«Quello che abbiamo ce lo siamo presi, ed è solo una piccola parte di ciò che ci spetta». Non smettono di ripeterlo i movimenti di lotta per la casa che, per oggi pomeriggio, hanno indetto una nuova assemblea pubblica, a partire dalle 17.30. L’incontro, al quale non mancheranno esponenti delle istituzioni, si terrà in uno dei luoghi-simbolo dell’emergenza abitativa: l’ex ospedale Regina
Elena [via del Castro Laurenziano 6], occupato da circa un anno. «Messa da parte la demagogia da campagna elettorale – affermano i movimenti per il diritto all’abitare–rimane l’emergenza abitativa, dramma irrisolto della città di Roma. Caltagirone, Santarelli, Toti, Ligresti, Scarpellini, Deutsche Bank, Unicredit, Vaticano [solo per fare qualche nome] e i loro referenti politici di turno ne sono responsabili. Oltre all’annientamento di qualsiasi forma di politica per la casa sul piano nazionale, è grazie a loro se Roma è oggi una delle metropoli mondiali con i prezzi più alti per l’affitto o per l’acquisto di una abitazione. Roma è una città che è stata deturpata e saccheggiata, dove gli unici soddisfatti, ma mai abbastanza, sono i soliti pescecani del cemento che dopo aver avuto tutto, si sono rapidamente ri-sintonizzati dalle frequenze del duo Rutelli-Veltroni su quelle del nuovo sindaco Alemanno e si preparano ad una nuova corsa all’oro. È proprio l’esponenziale crescita della rendita ad aumentare precarietà diffusa ed insicurezza sociale».
In questo contesto, i movimenti per il diritto all’abitare intendono rilanciare subito e con determinazione la sfida della battaglia per il diritto alla casa, all’abitare e al reddito, contro la svendita del patrimonio pubblico e le cementificazioni, per la realizzazione di un vero piano casa attraverso il recupero e l’autorecupero di caserme e spazi inutilizzati, l’acquisizione di alloggi sul costruito da sottrarre a nuove feroci speculazioni, la ridefinizione delle aree da destinare a Erp. «Però vogliamo farlo – continuano– dentro un ragionamento ed un percorso più ampio, comune e molteplice, in grado di liberare le energie necessarie non solo a non cedere neanche un millimetro di quello che abbiamo strappato in questi anni, ma riprendendoci tutto quello che ci spetta, con i movimenti di lotta per la casa, gli studenti, i migranti e i giovani precari, attraverso gli spazi sociali e i comitati di cittadini per costruire una metropoli inclusiva, dell’accesso e dei diritti contro una metropoli del valore e dello sfruttamento. Un’altra città possibile da riconquistare attraverso una nuova stagione di lotte e conflitti, strada per strada, metro dopo metro, libertà dopo libertà».

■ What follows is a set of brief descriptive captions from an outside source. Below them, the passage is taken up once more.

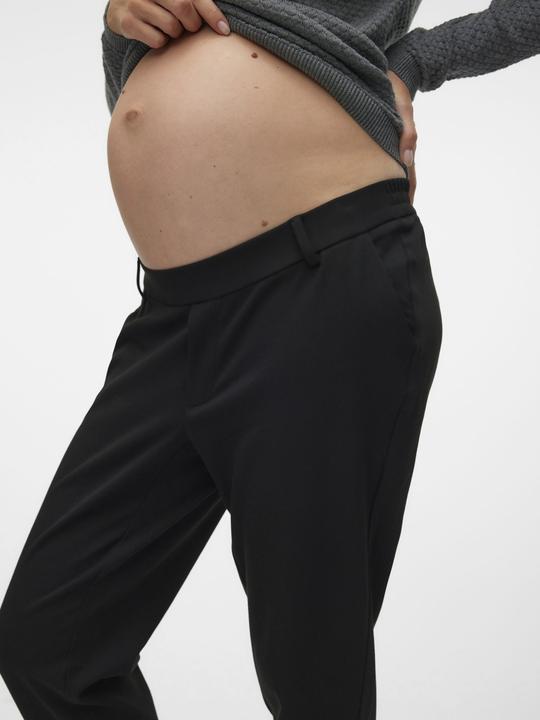Actual product image Vero Moda Maternity Regular fit trousers Trousers (S)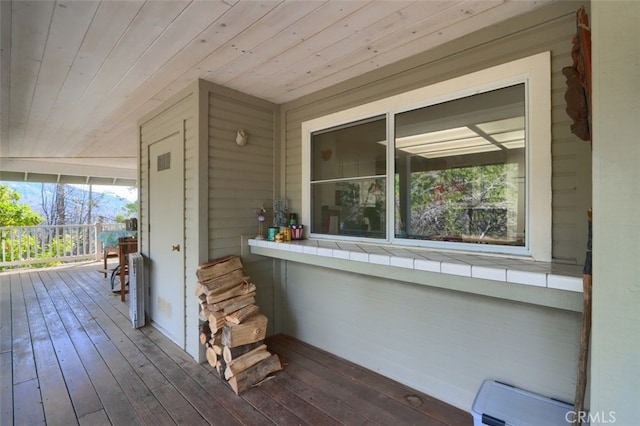 36328 Finegold Creek Dr, North Fork, CA 93643 - photo 46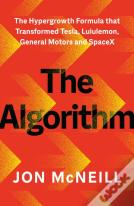 The Algorithm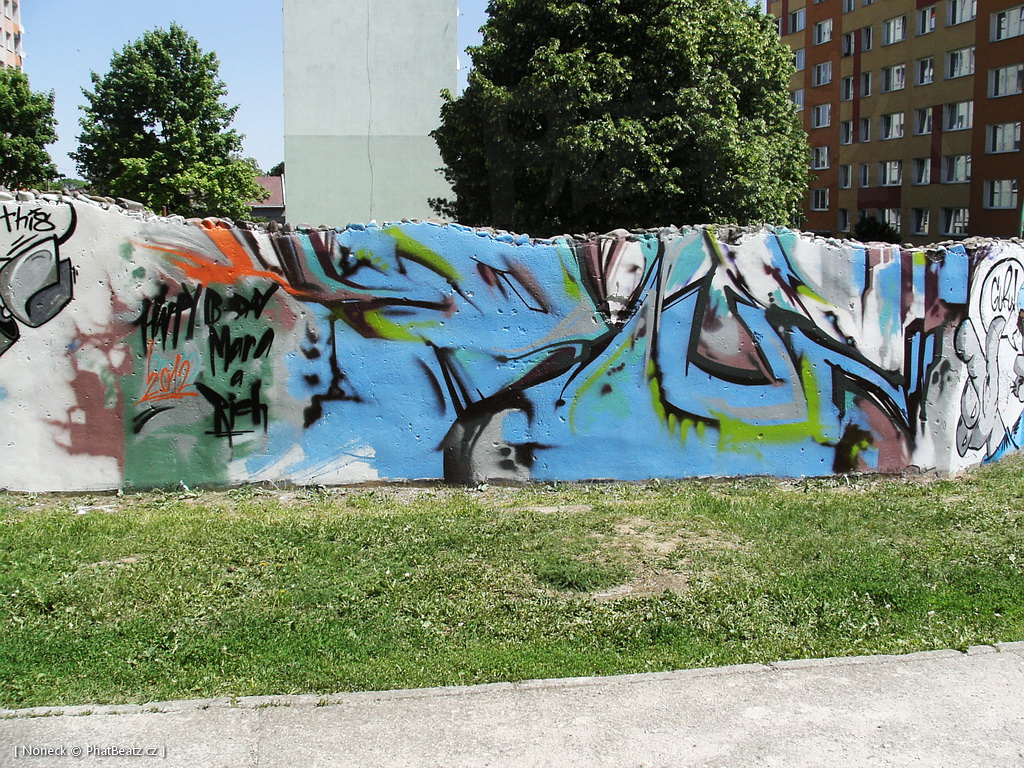 14-15_LipnikTynNadBecvou_06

E’ di questa mattina la buona notizia del blocco degli sfratti esecutivi in programma per oggi al quartiere Pigneto–Prenestino. Action, i suoi attivisti e diversi manifestanti sono riusciti, attraverso una mediazione e cinque presidi, a far rimanere nelle proprie abitazioni almeno nove nuclei familiari, due dei quali composti da donne sole con figli minori a carico.